* [Tasks to perform]
1. Answer these questions about the passage on considering divorce, labeling each answer to match:
(a) What three things does a marriage require the couple to provide in order to survive?
(b) What plan is offered to readers leaning towards divorce?
(c) What resource is suggested for locating a local family counselor?
2. In the passage on considering divorce, rewrite the part that opens with "However, it's important" and closes with "a failed marriage.", renaming "dissolution" as "breakup".

While divorce is the right option for some marriages, it's definitely not the best solution for every marriage in trouble.
All married couples experience challenges. Some more than others- In cases where a marriage has faced issues that either spouse feels threatens the relationship, it's common to consider divorce. It may be right for many couples based on the type and duration of problems the marriage has experienced.
However, it's important to know that divorce is a complicated journey. For a marriage to survive, it requires the couple to work together to provide dedication, commitment and love. To achieve the primary benefits of a divorce, it requires each spouse to commit to the dissolution and emotional healing needed for his/her individual resurgence.
Both choices require action:
- One will require each spouse's participation in improving the marriage along with possible marriage counseling or couple's therapy.
- The other requires immediate action to initiate the legal and emotional resolution to a failed marriage.
If you're leaning towards divorce, but still can't decide, we put together the DMK Divorce Plan below for you to consider. We hope it gives you a clear picture of the long journey if you chose to divorce. If it's the right choice, the journey will be worth it. It will be difficult, but some things in life are worth going through to achieve the happiness and potential for love you deserve.
If divorce isn't what you want
In some cases, marriage counseling, patience and love are a simpler route to your happiness. Only you and your spouse can determine this. If you decide to give your marriage one last chance, consider the DMK Counselor Directory to help locate a local family counselor.

* [Data listing]
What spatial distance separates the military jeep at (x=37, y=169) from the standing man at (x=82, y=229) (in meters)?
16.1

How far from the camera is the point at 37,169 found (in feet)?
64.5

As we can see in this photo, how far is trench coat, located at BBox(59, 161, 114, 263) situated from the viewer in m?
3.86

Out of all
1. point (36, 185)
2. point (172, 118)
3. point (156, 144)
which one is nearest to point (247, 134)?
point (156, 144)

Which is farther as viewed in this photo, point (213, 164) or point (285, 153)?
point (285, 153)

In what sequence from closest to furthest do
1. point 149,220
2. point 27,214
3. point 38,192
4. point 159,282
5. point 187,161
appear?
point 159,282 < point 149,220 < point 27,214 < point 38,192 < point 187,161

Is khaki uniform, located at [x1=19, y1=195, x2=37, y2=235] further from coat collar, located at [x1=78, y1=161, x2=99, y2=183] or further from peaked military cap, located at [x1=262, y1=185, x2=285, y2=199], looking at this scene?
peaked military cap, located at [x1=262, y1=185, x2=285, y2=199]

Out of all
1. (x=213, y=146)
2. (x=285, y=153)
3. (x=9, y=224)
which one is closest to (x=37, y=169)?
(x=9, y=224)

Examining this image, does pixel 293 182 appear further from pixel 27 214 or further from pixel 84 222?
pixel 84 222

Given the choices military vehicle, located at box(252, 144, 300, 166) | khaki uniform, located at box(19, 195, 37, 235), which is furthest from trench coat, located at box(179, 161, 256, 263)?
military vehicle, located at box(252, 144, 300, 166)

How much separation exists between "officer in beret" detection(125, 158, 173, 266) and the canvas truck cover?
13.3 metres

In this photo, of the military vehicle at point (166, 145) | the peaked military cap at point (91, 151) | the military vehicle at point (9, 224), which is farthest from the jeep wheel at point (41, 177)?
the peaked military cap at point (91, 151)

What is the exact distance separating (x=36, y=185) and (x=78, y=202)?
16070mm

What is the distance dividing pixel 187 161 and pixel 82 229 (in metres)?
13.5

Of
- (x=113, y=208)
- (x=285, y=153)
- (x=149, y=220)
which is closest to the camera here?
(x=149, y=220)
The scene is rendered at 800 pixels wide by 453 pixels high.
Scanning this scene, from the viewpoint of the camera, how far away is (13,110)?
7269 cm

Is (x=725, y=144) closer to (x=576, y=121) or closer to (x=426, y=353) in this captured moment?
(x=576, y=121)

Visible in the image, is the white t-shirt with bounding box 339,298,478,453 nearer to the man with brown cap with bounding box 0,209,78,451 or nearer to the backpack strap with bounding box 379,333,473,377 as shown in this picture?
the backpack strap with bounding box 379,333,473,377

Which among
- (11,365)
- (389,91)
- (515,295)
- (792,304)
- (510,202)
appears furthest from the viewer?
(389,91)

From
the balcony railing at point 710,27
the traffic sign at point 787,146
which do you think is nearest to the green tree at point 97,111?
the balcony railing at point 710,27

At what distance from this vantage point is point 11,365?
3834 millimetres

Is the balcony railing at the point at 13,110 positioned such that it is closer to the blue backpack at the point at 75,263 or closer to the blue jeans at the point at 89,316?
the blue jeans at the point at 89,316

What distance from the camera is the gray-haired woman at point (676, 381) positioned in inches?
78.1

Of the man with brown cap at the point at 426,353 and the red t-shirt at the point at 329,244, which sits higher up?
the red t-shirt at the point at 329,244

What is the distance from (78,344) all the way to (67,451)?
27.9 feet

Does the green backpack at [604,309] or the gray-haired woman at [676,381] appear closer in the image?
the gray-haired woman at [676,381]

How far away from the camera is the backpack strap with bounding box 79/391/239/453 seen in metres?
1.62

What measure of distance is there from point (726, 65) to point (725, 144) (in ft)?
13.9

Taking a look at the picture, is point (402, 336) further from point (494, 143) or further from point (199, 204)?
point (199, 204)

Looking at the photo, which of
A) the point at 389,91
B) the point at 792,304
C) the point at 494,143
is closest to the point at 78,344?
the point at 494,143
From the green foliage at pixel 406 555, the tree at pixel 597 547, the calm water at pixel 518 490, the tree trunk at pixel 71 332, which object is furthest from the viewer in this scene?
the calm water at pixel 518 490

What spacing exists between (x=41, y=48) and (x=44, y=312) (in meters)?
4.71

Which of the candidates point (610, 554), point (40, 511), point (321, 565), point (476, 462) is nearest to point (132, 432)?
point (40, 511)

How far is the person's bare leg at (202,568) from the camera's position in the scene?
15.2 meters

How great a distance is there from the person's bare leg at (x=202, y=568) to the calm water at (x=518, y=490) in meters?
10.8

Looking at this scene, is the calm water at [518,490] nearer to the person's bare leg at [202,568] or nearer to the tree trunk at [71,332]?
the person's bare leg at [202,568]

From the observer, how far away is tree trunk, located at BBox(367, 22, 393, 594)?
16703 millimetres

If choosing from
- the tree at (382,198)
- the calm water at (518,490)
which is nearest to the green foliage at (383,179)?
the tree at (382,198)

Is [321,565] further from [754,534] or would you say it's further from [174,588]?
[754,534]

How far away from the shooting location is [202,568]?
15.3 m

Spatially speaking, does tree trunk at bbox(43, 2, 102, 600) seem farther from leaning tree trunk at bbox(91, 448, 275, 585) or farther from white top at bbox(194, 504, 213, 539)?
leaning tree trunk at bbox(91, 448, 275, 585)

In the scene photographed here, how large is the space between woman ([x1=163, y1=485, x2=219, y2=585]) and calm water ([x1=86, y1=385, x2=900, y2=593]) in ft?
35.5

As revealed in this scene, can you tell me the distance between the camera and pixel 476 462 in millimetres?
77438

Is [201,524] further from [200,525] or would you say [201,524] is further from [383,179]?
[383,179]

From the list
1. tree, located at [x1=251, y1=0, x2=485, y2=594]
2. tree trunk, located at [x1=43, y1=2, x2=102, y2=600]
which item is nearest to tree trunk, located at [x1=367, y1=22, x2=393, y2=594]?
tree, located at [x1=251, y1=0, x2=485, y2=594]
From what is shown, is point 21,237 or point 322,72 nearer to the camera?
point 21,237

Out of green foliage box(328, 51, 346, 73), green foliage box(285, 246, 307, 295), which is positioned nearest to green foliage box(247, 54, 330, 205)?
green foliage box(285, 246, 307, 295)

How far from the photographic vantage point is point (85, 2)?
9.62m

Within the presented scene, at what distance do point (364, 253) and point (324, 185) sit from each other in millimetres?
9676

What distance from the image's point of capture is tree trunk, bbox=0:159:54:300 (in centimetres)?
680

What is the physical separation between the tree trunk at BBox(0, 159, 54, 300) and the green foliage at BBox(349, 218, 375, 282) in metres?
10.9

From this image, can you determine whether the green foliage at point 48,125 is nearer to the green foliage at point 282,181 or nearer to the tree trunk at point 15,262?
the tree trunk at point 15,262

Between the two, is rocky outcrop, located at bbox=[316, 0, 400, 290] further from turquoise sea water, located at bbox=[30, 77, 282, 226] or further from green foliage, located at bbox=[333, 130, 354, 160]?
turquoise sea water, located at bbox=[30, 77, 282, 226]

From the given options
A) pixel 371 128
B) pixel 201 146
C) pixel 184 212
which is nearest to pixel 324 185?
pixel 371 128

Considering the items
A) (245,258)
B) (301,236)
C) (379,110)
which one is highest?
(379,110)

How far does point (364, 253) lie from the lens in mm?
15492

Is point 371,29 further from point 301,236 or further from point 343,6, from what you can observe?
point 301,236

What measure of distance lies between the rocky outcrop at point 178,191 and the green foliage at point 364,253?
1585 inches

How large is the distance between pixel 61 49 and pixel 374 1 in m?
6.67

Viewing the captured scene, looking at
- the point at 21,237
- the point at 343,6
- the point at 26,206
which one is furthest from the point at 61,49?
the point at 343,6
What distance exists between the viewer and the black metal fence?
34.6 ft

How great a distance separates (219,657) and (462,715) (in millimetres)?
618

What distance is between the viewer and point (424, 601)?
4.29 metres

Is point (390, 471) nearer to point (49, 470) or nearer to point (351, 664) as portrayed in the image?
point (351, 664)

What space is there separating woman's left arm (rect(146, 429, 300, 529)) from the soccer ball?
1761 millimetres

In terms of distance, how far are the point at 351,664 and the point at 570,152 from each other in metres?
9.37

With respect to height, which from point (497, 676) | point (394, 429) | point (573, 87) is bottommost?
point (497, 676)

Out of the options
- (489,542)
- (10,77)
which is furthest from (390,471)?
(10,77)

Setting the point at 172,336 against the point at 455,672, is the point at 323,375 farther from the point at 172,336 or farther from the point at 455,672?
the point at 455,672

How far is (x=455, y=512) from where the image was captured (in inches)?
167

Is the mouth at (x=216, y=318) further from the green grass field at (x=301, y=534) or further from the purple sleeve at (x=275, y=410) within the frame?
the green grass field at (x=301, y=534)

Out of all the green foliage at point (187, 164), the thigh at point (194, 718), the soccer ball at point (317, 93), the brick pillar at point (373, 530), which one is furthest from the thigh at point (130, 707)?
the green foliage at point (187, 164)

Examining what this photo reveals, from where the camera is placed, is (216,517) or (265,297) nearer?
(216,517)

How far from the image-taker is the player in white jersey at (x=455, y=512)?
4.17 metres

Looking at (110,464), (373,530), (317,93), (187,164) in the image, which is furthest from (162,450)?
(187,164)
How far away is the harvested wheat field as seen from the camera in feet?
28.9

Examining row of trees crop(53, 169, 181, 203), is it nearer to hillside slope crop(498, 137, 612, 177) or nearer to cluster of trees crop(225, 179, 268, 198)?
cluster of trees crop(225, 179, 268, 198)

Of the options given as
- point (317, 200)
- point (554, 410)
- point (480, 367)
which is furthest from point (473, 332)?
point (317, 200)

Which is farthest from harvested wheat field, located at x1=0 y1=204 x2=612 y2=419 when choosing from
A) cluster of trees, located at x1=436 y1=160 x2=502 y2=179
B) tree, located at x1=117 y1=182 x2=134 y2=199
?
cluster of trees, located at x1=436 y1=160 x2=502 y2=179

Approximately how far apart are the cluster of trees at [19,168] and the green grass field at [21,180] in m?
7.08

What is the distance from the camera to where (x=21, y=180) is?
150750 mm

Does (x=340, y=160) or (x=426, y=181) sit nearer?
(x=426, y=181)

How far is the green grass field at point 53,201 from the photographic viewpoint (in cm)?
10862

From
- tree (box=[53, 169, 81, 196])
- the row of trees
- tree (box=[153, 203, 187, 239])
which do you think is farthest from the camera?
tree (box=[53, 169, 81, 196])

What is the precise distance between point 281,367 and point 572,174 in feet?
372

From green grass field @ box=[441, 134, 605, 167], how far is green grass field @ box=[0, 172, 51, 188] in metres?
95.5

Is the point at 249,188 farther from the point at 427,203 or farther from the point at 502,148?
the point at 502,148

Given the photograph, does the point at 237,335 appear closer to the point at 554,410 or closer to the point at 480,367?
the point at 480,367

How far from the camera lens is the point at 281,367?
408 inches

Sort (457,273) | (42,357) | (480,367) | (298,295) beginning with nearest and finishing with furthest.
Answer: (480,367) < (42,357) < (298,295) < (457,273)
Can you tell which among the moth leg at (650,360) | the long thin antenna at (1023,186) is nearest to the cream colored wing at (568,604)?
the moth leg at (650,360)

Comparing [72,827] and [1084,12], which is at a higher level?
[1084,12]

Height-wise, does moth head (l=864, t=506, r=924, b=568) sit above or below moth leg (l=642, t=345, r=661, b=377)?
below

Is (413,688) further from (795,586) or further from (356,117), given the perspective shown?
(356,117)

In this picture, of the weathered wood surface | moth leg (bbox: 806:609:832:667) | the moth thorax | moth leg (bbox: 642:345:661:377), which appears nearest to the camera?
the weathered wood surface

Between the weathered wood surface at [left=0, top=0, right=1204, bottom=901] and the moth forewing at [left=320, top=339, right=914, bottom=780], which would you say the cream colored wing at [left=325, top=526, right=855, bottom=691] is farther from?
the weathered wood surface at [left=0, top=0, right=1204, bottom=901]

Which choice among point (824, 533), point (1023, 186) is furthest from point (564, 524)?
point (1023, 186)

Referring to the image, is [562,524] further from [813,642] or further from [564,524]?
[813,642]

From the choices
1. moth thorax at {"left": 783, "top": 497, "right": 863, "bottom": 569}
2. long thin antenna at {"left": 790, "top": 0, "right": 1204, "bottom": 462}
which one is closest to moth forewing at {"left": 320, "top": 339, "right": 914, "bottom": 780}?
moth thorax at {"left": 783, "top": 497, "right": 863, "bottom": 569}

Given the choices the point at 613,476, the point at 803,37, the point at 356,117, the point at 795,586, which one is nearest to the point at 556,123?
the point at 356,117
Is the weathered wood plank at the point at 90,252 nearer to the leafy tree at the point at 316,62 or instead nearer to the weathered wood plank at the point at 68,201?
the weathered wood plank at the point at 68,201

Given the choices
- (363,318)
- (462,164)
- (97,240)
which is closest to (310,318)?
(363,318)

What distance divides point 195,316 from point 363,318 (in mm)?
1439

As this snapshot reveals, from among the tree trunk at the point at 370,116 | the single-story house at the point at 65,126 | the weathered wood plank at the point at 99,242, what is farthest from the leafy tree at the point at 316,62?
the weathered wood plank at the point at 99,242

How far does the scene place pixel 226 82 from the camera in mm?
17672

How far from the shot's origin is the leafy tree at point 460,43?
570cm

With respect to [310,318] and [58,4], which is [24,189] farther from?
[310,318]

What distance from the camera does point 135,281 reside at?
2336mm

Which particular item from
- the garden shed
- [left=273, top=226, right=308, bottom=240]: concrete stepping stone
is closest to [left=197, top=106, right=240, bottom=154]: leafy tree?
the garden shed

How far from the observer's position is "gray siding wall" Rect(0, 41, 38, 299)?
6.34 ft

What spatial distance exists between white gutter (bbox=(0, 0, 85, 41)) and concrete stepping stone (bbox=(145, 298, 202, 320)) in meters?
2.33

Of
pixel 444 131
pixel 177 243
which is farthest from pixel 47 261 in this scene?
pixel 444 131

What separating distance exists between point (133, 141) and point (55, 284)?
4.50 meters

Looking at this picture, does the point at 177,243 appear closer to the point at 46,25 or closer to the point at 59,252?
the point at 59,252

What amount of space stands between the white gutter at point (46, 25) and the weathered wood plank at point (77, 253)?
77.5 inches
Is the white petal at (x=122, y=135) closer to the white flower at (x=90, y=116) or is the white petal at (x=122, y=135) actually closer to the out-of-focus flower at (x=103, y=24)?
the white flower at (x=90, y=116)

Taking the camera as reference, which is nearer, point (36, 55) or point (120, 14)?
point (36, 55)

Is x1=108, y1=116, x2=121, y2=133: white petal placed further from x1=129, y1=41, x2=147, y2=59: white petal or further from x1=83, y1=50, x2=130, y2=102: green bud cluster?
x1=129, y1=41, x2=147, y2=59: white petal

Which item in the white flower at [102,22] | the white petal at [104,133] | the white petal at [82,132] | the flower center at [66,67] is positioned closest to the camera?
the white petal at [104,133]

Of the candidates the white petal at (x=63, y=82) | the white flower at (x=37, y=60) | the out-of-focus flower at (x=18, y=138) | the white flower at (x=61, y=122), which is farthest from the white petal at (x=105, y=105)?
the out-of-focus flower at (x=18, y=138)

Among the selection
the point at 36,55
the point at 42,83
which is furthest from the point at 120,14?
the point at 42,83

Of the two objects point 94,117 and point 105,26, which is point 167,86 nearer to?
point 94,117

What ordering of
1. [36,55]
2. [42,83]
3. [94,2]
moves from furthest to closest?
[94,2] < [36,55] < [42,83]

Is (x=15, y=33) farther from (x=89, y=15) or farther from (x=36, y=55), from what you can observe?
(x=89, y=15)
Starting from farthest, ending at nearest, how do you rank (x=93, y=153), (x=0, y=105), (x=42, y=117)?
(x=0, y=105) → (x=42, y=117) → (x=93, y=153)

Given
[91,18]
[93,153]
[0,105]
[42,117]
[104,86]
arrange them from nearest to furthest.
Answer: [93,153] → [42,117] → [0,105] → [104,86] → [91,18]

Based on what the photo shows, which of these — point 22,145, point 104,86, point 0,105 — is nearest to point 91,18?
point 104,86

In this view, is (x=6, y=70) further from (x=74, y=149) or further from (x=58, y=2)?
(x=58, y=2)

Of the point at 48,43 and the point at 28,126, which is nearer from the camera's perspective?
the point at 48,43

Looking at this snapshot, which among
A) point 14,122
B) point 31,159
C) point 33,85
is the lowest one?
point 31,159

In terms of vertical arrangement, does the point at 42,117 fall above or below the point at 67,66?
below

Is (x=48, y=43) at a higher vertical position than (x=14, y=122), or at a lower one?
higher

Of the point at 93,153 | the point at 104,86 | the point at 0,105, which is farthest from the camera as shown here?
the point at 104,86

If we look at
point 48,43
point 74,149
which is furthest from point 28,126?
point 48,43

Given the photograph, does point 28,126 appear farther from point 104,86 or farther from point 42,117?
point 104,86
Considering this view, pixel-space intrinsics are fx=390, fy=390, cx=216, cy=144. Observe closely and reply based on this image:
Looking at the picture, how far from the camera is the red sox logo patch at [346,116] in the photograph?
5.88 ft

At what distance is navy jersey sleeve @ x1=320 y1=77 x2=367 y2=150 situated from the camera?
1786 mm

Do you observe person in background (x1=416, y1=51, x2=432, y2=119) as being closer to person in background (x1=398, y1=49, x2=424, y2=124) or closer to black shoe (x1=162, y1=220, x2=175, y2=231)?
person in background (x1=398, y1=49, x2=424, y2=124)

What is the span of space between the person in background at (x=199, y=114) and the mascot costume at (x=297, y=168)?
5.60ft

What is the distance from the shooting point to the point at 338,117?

* [Answer section]
1.
(a) Dedication, commitment and love.
(b) The DMK Divorce Plan.
(c) The DMK Counselor Directory.

2.
However, it's important to know that divorce is a complicated journey. For a marriage to survive, it requires the couple to work together to provide dedication, commitment and love. To achieve the primary benefits of a divorce, it requires each spouse to commit to the breakup and emotional healing needed for his/her individual resurgence.
Both choices require action:
- One will require each spouse's participation in improving the marriage along with possible marriage counseling or couple's therapy.
- The other requires immediate action to initiate the legal and emotional resolution to a failed marriage.